___ Text to read ___

From: Kashyap Desai <kashyap.desai@broadcom.com>
To: linux-block@vger.kernel.org, Jens Axboe <axboe@kernel.dk>,
Ming Lei <ming.lei@redhat.com>, Omar Sandoval <osandov@fb.com>,
Christoph Hellwig <hch@lst.de>, Hannes Reinecke <hare@suse.de>,
linux-scsi <linux-scsi@vger.kernel.org>
Subject: [RFC] bypass scheduler for no sched is set
Date: Wed, 4 Jul 2018 13:29:50 +0530 [thread overview]
Message-ID: <CAHsXFKHdhOE_USCASpiRd6dHzcNvo29ipeJ2LhVbEsxnyMow1A@mail.gmail.com> (raw)
[-- Attachment #1: Type: text/plain, Size: 6307 bytes --]
Hi,
Ming Lei posted below patch series and performance improved for
megaraid_sas driver. I used the same kernel base and figure out some more
possible performance improvement in block layer. This RFC improves
performance as well as CPU utilization. If this patch fits the design
aspect of the blk-mq and scsi-mq, I can convert it into PATCH and submit
the same/modified version.

___ Data section ___

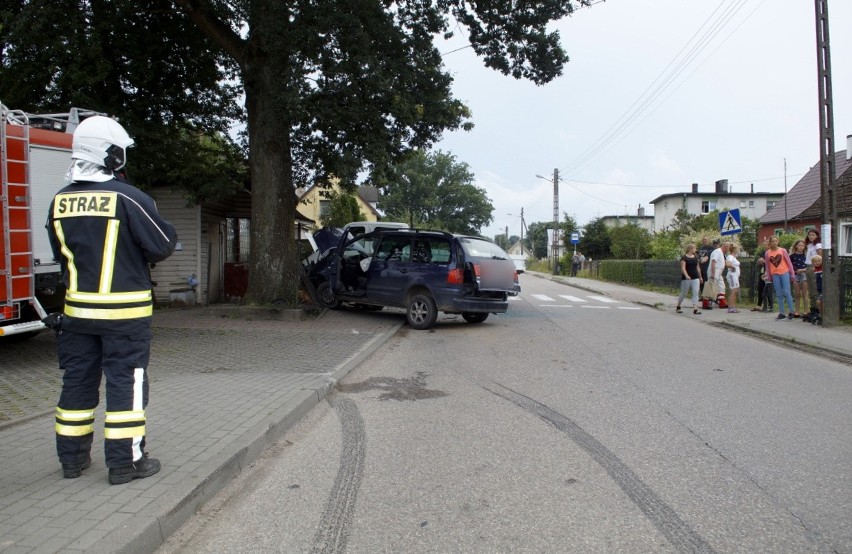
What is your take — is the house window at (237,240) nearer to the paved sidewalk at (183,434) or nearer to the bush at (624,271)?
the paved sidewalk at (183,434)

___

**Objectives**
a) Condense the paragraph of the scheduler-bypass email that begins "Ming Lei posted below patch series" into a brief bulleted list that keeps its main facts.
b) Write the next part of the scheduler-bypass email, starting right after its final sentence.

**Set of answers**
a)
- Ming Lei posted a patch series that improved performance for the megaraid_sas driver.
- The sender used the same kernel base and found more possible performance gains in the block layer.
- This RFC improves both performance and CPU utilization.
- If it fits the design of blk-mq and scsi-mq, the sender can turn it into a PATCH and submit the same or a modified version.

b)
https://marc.info/?l=linux-block&m=153062994403732&w=2
Description of change -
Do not insert request into software queue if BLK_MQ_F_NO_SCHED is set.
Submit request from blk_mq_make_request to low level driver directly as
depicted through below function call.
blk_mq_try_issue_directly
__blk_mq_try_issue_directly
scsi_queue_rq
Low level driver attached to scsi.mq can set BLK_MQ_F_NO_SCHED, If they do
not want benefit from io scheduler (e.a in case of SSDs connected to IT/MR
controller). In case of HDD drives connected to HBA, driver can avoid
setting BLK_MQ_F_NO_SCHED so that default elevator is set to mq-deadline.
Setup and performance number detail listed below -
I have created one R0 VD consist of 8 SSD on MegarRaid adapter.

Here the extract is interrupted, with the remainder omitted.